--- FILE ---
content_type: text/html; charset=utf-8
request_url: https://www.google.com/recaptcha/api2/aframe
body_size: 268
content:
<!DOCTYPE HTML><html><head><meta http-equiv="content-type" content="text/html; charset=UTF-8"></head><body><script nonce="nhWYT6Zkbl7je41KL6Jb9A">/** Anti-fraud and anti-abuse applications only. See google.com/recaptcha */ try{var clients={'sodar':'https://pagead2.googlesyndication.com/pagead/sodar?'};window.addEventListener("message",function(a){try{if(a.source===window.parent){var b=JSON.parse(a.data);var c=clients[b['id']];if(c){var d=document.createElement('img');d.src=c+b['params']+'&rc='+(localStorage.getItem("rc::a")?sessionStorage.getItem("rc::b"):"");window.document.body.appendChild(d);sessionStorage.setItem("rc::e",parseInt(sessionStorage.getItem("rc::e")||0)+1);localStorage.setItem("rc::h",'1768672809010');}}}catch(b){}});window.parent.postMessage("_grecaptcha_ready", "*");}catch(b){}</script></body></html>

▸ **Work task**
All of the entries above need to be reproduced verbatim.

▸ **Solution for this task**
--- FILE ---
content_type: text/html; charset=utf-8
request_url: https://www.google.com/recaptcha/api2/aframe
body_size: 268
content:
<!DOCTYPE HTML><html><head><meta http-equiv="content-type" content="text/html; charset=UTF-8"></head><body><script nonce="nhWYT6Zkbl7je41KL6Jb9A">/** Anti-fraud and anti-abuse applications only. See google.com/recaptcha */ try{var clients={'sodar':'https://pagead2.googlesyndication.com/pagead/sodar?'};window.addEventListener("message",function(a){try{if(a.source===window.parent){var b=JSON.parse(a.data);var c=clients[b['id']];if(c){var d=document.createElement('img');d.src=c+b['params']+'&rc='+(localStorage.getItem("rc::a")?sessionStorage.getItem("rc::b"):"");window.document.body.appendChild(d);sessionStorage.setItem("rc::e",parseInt(sessionStorage.getItem("rc::e")||0)+1);localStorage.setItem("rc::h",'1768672809010');}}}catch(b){}});window.parent.postMessage("_grecaptcha_ready", "*");}catch(b){}</script></body></html>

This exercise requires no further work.